--- start Material provided ---
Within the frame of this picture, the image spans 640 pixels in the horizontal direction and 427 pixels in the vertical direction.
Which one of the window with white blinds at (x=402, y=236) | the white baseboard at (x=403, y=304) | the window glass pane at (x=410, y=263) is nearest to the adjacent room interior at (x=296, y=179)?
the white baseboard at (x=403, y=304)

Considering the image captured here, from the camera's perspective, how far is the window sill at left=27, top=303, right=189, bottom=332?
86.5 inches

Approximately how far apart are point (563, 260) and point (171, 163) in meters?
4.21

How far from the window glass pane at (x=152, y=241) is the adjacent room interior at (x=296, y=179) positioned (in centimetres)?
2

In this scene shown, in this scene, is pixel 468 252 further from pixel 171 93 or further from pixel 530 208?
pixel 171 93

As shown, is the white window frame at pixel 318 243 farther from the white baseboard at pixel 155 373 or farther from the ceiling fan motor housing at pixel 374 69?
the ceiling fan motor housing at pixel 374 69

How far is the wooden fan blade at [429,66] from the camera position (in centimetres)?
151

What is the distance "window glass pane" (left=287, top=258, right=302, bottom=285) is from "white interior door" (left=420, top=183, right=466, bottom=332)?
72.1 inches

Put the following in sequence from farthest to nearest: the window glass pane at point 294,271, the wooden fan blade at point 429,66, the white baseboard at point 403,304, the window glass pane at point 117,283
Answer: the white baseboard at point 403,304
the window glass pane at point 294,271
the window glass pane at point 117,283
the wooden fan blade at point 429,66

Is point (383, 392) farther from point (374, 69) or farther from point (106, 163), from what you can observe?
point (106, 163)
--- end Material provided ---
--- start Material provided ---
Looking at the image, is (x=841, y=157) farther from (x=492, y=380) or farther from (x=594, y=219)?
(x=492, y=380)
--- end Material provided ---
--- start Material provided ---
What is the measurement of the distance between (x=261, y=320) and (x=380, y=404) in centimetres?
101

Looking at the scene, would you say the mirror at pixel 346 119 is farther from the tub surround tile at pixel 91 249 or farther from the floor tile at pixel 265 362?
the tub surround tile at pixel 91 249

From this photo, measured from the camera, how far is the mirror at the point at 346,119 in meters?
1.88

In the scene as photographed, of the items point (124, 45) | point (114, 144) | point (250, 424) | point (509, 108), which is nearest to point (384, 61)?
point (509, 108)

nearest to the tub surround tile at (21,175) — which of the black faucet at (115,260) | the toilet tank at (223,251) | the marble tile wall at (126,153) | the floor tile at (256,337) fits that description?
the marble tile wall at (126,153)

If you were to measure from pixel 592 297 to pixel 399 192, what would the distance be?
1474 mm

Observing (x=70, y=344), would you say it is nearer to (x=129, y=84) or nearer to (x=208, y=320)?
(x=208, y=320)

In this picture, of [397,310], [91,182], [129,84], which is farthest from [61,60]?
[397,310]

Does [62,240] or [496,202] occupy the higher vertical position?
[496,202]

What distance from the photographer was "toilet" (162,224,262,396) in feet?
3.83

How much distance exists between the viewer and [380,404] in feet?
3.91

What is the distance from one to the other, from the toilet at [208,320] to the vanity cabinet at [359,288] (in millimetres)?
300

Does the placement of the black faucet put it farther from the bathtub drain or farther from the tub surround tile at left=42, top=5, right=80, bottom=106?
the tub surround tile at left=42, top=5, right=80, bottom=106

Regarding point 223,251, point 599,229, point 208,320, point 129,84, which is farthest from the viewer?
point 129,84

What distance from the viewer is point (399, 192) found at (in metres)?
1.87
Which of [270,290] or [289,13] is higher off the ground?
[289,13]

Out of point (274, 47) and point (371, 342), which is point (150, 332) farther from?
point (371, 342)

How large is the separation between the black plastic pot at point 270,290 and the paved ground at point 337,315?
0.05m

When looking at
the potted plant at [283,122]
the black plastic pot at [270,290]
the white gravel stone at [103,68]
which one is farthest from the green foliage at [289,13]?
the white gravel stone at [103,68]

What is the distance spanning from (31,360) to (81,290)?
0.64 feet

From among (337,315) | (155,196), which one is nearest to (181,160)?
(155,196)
--- end Material provided ---
* Exercise instructions
Report each line in the entries above that contains the word "shown", treating uppercase and lowercase as different.

* Result of this exercise
In this scene shown, in this scene, is pixel 468 252 further from pixel 171 93 or further from pixel 530 208?
As shown, is the white window frame at pixel 318 243 farther from the white baseboard at pixel 155 373 or farther from the ceiling fan motor housing at pixel 374 69?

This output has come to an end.